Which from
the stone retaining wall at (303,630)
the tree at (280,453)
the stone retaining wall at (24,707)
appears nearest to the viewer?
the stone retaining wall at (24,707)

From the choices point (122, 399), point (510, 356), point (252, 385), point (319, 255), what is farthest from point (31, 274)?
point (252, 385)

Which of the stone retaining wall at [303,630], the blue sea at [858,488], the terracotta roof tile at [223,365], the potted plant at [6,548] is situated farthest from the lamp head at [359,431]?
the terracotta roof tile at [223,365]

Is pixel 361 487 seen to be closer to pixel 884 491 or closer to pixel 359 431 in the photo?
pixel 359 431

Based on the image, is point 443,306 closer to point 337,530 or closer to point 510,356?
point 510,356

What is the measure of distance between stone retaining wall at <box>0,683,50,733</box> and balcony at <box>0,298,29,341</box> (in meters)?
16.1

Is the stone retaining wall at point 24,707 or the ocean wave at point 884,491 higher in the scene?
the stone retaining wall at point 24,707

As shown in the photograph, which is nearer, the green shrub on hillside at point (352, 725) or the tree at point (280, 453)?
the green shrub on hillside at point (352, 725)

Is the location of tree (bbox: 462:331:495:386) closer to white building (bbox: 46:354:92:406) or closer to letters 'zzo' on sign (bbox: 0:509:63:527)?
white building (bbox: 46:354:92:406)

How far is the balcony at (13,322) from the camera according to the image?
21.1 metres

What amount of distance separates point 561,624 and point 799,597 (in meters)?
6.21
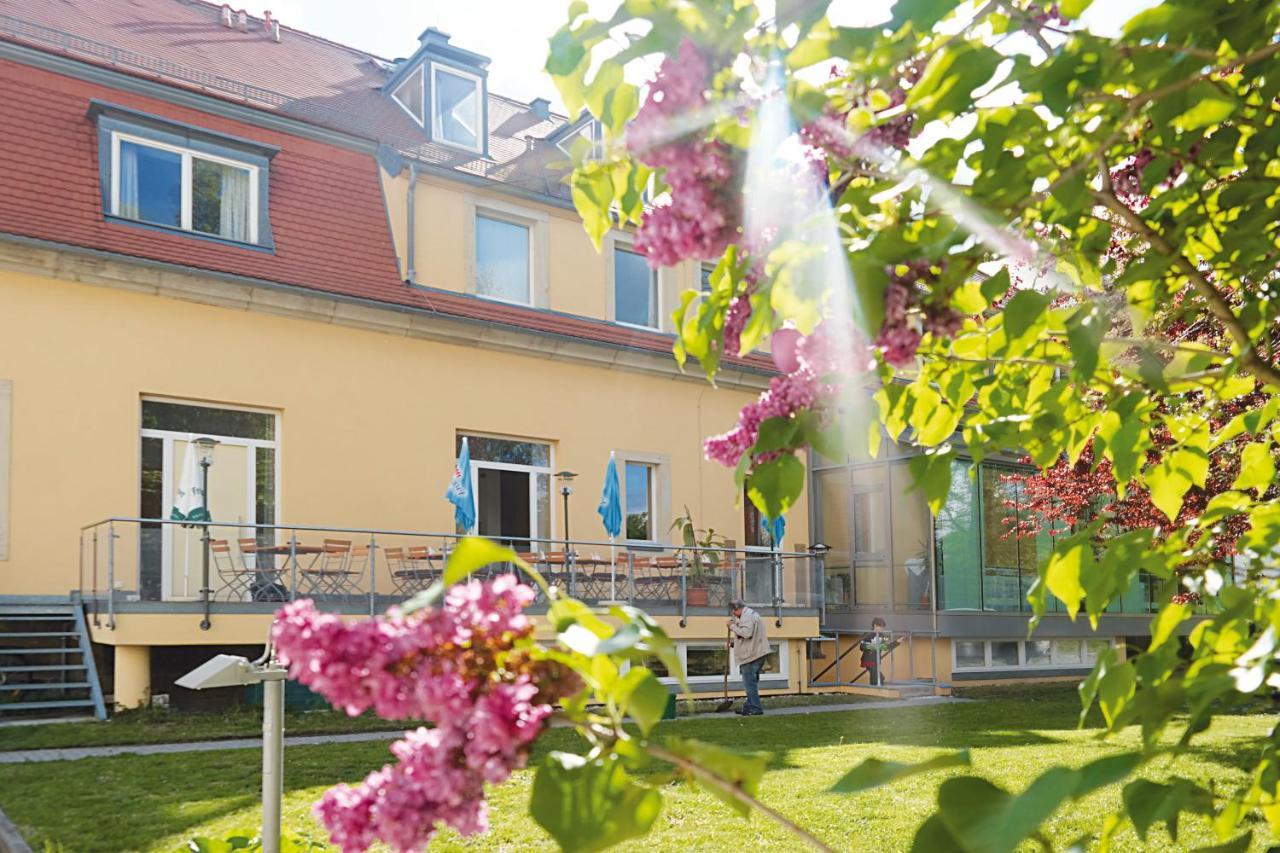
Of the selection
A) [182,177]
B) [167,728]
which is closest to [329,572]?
[167,728]

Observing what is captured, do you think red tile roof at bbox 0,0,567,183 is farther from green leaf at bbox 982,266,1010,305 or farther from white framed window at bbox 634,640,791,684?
green leaf at bbox 982,266,1010,305

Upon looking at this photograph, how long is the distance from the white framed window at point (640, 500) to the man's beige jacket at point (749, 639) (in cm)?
489

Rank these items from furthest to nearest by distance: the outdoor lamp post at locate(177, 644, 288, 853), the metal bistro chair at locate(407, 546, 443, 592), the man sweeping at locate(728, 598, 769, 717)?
the metal bistro chair at locate(407, 546, 443, 592) < the man sweeping at locate(728, 598, 769, 717) < the outdoor lamp post at locate(177, 644, 288, 853)

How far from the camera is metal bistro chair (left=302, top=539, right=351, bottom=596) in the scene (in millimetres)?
15336

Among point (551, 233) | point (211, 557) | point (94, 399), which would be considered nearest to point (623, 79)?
point (211, 557)

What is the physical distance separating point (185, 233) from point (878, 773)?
649 inches

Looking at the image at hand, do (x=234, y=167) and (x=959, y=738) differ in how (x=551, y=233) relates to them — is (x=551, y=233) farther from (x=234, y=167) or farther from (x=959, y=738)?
(x=959, y=738)

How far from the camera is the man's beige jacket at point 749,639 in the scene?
15.8 metres

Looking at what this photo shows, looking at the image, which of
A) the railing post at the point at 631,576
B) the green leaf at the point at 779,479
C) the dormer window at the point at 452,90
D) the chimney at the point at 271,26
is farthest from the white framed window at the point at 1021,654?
the green leaf at the point at 779,479

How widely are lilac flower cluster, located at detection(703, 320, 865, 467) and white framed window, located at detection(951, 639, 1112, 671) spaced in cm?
1923

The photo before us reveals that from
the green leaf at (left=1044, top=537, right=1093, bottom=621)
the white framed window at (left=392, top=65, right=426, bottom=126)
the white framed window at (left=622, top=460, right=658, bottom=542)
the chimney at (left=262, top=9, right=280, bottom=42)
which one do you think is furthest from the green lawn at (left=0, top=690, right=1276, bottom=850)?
the chimney at (left=262, top=9, right=280, bottom=42)

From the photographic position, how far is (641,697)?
1.31 metres

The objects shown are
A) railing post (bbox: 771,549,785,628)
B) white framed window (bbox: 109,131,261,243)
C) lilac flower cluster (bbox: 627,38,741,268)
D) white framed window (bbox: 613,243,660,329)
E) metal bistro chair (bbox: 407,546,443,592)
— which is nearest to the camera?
Answer: lilac flower cluster (bbox: 627,38,741,268)

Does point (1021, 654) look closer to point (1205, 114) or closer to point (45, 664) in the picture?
point (45, 664)
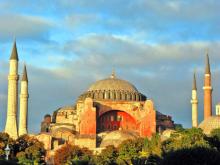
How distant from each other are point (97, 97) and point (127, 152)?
17.8 metres

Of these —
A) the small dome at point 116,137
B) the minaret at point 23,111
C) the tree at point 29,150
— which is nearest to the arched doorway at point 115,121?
the small dome at point 116,137

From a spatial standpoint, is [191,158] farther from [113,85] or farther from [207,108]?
[113,85]

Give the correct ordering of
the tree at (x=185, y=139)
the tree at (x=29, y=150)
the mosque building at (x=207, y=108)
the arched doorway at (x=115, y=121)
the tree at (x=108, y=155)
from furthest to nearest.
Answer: the arched doorway at (x=115, y=121), the mosque building at (x=207, y=108), the tree at (x=29, y=150), the tree at (x=108, y=155), the tree at (x=185, y=139)

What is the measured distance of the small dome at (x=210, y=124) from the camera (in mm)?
67369

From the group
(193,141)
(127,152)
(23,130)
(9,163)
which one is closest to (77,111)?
(23,130)

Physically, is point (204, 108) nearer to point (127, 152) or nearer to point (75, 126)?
point (75, 126)

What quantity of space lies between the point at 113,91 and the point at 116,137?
32.2 feet

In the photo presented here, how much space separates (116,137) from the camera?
64875 mm

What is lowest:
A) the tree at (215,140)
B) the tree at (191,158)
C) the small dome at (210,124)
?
the tree at (191,158)

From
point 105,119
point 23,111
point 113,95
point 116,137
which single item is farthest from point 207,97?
point 23,111

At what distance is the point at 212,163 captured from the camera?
118ft

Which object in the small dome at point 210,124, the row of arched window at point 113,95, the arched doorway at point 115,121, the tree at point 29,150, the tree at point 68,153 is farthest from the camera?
the row of arched window at point 113,95

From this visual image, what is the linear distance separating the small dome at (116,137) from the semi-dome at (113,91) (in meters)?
6.83

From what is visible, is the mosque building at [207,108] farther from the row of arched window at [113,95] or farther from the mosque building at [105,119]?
the row of arched window at [113,95]
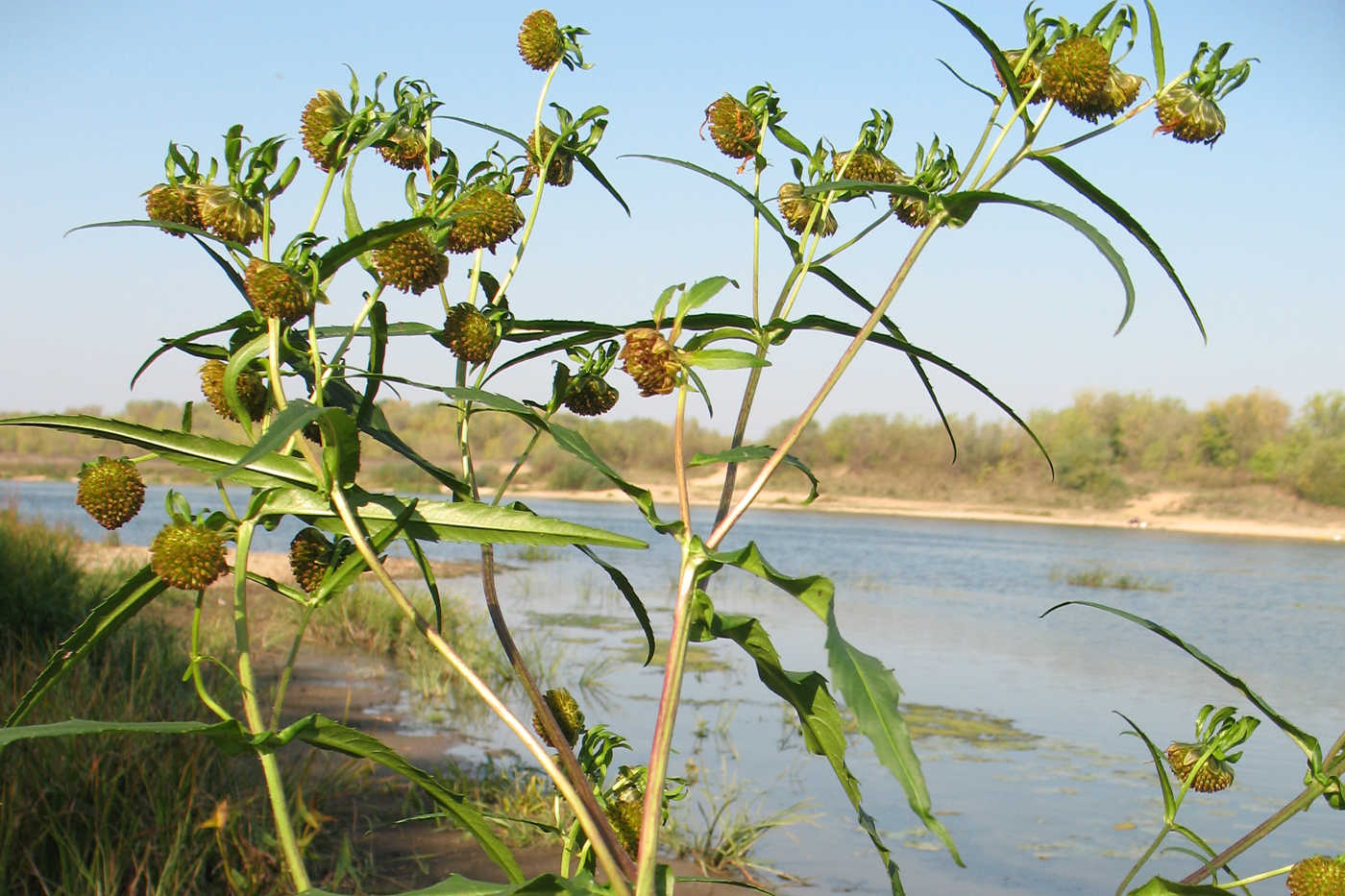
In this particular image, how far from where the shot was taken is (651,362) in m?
0.69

= = = = =

- **Aim of the task**
Repeat every record above exactly, but leave out any pictures.

- **Right answer**
Which from
the stone retaining wall at (303,630)
the tree at (280,453)
the stone retaining wall at (24,707)
appears nearest to the viewer?
the stone retaining wall at (24,707)

From the choices point (122, 399), point (510, 356), point (252, 385), point (319, 255), what is farthest from point (31, 274)?
point (252, 385)

Which of the stone retaining wall at [303,630], the blue sea at [858,488], the terracotta roof tile at [223,365], the potted plant at [6,548] is situated farthest from the lamp head at [359,431]?
the terracotta roof tile at [223,365]

Is pixel 361 487 seen to be closer to pixel 884 491 or closer to pixel 359 431 in the photo?
pixel 359 431

Based on the image, is point 443,306 closer to point 337,530 or closer to point 510,356?
point 510,356

What is the measure of distance between stone retaining wall at <box>0,683,50,733</box> and balcony at <box>0,298,29,341</box> (in meters)?
16.1

Is the stone retaining wall at point 24,707 or the ocean wave at point 884,491 higher in the scene?
the stone retaining wall at point 24,707

As shown in the photograph, which is nearer, the green shrub on hillside at point (352, 725) or the tree at point (280, 453)?
the green shrub on hillside at point (352, 725)

Is the location of tree (bbox: 462:331:495:386) closer to white building (bbox: 46:354:92:406) or closer to letters 'zzo' on sign (bbox: 0:509:63:527)?
white building (bbox: 46:354:92:406)

How far is the balcony at (13,322) from the camera according to the image?
21.1 metres

What amount of distance separates point 561,624 and point 799,597 (in meters)?
6.21
Of the selection
A) [182,177]
B) [167,728]
which is closest to [329,572]?
[167,728]

Observing what is captured, do you think red tile roof at bbox 0,0,567,183 is farther from green leaf at bbox 982,266,1010,305 or farther from white framed window at bbox 634,640,791,684?
green leaf at bbox 982,266,1010,305

Upon looking at this photograph, how long is the distance from the white framed window at point (640, 500) to the man's beige jacket at point (749, 639) (in cm)?
489

Rank these items from furthest to nearest by distance: the outdoor lamp post at locate(177, 644, 288, 853), the metal bistro chair at locate(407, 546, 443, 592), the man sweeping at locate(728, 598, 769, 717)?
the metal bistro chair at locate(407, 546, 443, 592) < the man sweeping at locate(728, 598, 769, 717) < the outdoor lamp post at locate(177, 644, 288, 853)

How far from the camera is metal bistro chair (left=302, top=539, right=351, bottom=596) in the scene (in millimetres)?
15336

Among point (551, 233) | point (211, 557) | point (94, 399), which would be considered nearest to point (623, 79)?
point (211, 557)

What is the physical distance separating point (185, 233) from point (878, 773)?
649 inches

Looking at the image at hand, do (x=234, y=167) and (x=959, y=738) differ in how (x=551, y=233) relates to them — is (x=551, y=233) farther from (x=234, y=167) or farther from (x=959, y=738)?
(x=959, y=738)

How far from the camera is the man's beige jacket at point 749,639 in the scene?
15.8 metres

Looking at what this photo shows, looking at the image, which of
A) the railing post at the point at 631,576
B) the green leaf at the point at 779,479
C) the dormer window at the point at 452,90
D) the chimney at the point at 271,26
is farthest from the white framed window at the point at 1021,654?
the green leaf at the point at 779,479

How widely are lilac flower cluster, located at detection(703, 320, 865, 467) and white framed window, located at detection(951, 639, 1112, 671) spaced in cm?
1923

The photo before us reveals that from
the green leaf at (left=1044, top=537, right=1093, bottom=621)
the white framed window at (left=392, top=65, right=426, bottom=126)
the white framed window at (left=622, top=460, right=658, bottom=542)
the chimney at (left=262, top=9, right=280, bottom=42)
which one do you think is furthest from the green lawn at (left=0, top=690, right=1276, bottom=850)?
the chimney at (left=262, top=9, right=280, bottom=42)

From the photographic position, how far is (641,697)?
1.31 metres

The objects shown are
A) railing post (bbox: 771,549,785,628)
B) white framed window (bbox: 109,131,261,243)
C) lilac flower cluster (bbox: 627,38,741,268)
D) white framed window (bbox: 613,243,660,329)
E) metal bistro chair (bbox: 407,546,443,592)
— which is nearest to the camera?
Answer: lilac flower cluster (bbox: 627,38,741,268)

Does point (1021, 654) look closer to point (1205, 114) or closer to point (45, 664) in the picture?
point (45, 664)
How distant from each other are point (97, 97) and point (127, 152)?
17.8 metres

Of these —
A) the small dome at point 116,137
B) the minaret at point 23,111
C) the tree at point 29,150
— which is nearest to the arched doorway at point 115,121?
the small dome at point 116,137

From a spatial standpoint, is [191,158] farther from [113,85] or farther from [207,108]?
[113,85]

Give the correct ordering of
the tree at (x=185, y=139)
the tree at (x=29, y=150)
the mosque building at (x=207, y=108)
the arched doorway at (x=115, y=121)
the tree at (x=108, y=155)
from furthest to nearest.
Answer: the arched doorway at (x=115, y=121), the mosque building at (x=207, y=108), the tree at (x=29, y=150), the tree at (x=108, y=155), the tree at (x=185, y=139)

What is the measured distance of the small dome at (x=210, y=124) from the camera (in mm)?
67369

From the group
(193,141)
(127,152)
(23,130)
(9,163)
which one is closest to (77,111)?
(23,130)

Physically, is point (204, 108) nearer to point (127, 152) or nearer to point (75, 126)?
point (75, 126)

What quantity of space lies between the point at 113,91 and the point at 116,137?
32.2 feet

In the photo presented here, how much space separates (116,137) from the camera?
64875 mm

What is lowest:
A) the tree at (215,140)
B) the tree at (191,158)
C) the small dome at (210,124)
?
the tree at (191,158)

From
point 105,119
point 23,111
point 113,95
point 116,137
which single item is farthest from point 207,97?
point 23,111

At what distance is the point at 212,163 captured from the camera?
118ft

Which object in the small dome at point 210,124, the row of arched window at point 113,95, the arched doorway at point 115,121, the tree at point 29,150, the tree at point 68,153 is farthest from the camera?
the row of arched window at point 113,95

From this visual image, what is the linear distance separating the small dome at (116,137) from the semi-dome at (113,91) (in meters)?
6.83

From what is visible, is the mosque building at [207,108] farther from the row of arched window at [113,95] or farther from the mosque building at [105,119]?
the row of arched window at [113,95]
In this particular image, how far from where the shot was taken is (651,362) in m?
0.69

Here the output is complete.